Derweil wächst die Wahrscheinlichkeit einer Enttäuschung. Trump dürfte nicht anders können, als seine Wahlversprechen umzusetzen. Für Konjunktur und Börsen gleichermaßen schlecht.

Retten könnte uns dann erneut nur China. Wie schon 2009, als das Land mit einem fast 600 Milliarden US-Dollar schweren Konjunkturprogramm und einem Verschuldungsboom der unseren noch in den Schatten stellt, die eigene Wirtschaft und nebenbei gleich die Weltwirtschaft stabilisierte. Gerade die deutsche Wirtschaft stünde deutlich schlechter da ohne diese chinesische Intervention. Grund genug, genauer auf die Entwicklung im Land zu blicken:

50 Prozent der Welt-Neuverschuldung

Immerhin die Hälfte der weltweiten Schulden wurde in den letzten zehn Jahren in China gemacht. Der Anteil Chinas am weltweiten Schuldenberg legte im gleichen Zeitraum von fünf auf fast 25 Prozent zu. Die Schulden außerhalb des Finanzsektors wuchsen von 3 Billionen US-Dollar im Jahre 2005 auf 22 Billionen heute. Alleine im letzten Jahr stiegen die Schulden um 4,5 Billionen Dollar. Die Bilanzsumme des Bankensystems versechsfachte sich und liegt heute bei rund 300 Prozent des Bruttoinlandsprodukts (BIP). (Zum Vergleich: Italien (166%), Deutschland (230%), Frankreich (318%), UK (446%))

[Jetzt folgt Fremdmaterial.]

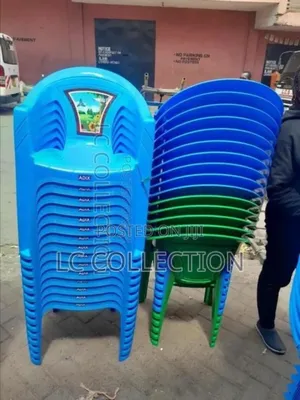 Adix Chairs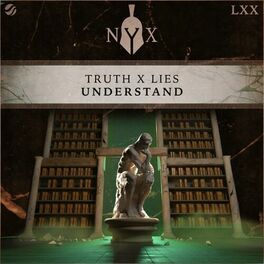 Album cover of Understand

Dabei nimmt der realwirtschaftliche Impuls immer mehr ab. Im letzten Jahr wuchsen die Schulden mit drei Billionen Dollar etwa doppelt so schnell wie die Wirtschaft.

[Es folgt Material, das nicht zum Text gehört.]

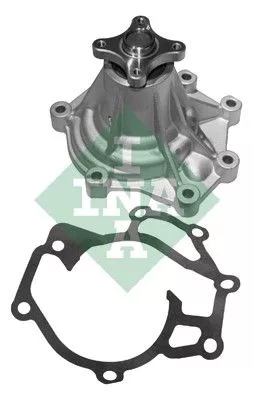 Waterpomp, motorkoeling Schaeffler INA 538 0660 10)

Schnelles Schuldenwachstum endet selten gut

Noch immer kam es zu tiefen Rezessionen oder zumindest einer längeren Phase geringen Wachstums in Folge von zu schnellem Kreditwachstum. Das war in Japan nach dem Platzen der Schuldenblase im Jahre 1990 so, dass war so in Korea nach der Asienkrise und so ist es heute in den Krisenländern der Eurozone.

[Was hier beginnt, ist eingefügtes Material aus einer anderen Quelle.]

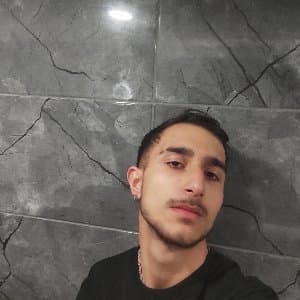 Kerem G. profil fotoğrafı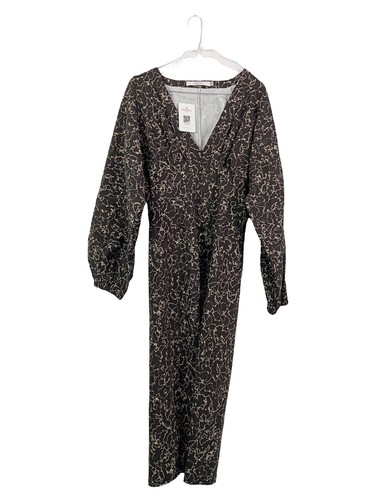 Gestuz abito donna nero casual - gestuz,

Die Volkswirte messen die Krisengefahr mit dem sogenannten "credit-to-GDP-gap". Sie vergleichen das Trendwachstum der Verschuldung mit dem aktuellen Niveau. Ein merkwürdiges Konzept, geht es doch vom Normalfall ständig steigender Schuldenquoten aus. Zu schnell darf es halt nicht sein. Zutreffender dürfte sein, dass es unabhängig von der Geschwindigkeit der Verschuldung auch auf die Gesamthöhe ankommt. Mit Blick auf beide Werte sieht es für China nicht mehr so gut aus. Das aktuelle Kreditvolumen liegt immerhin 30 Prozent über dem (steilen) Trend.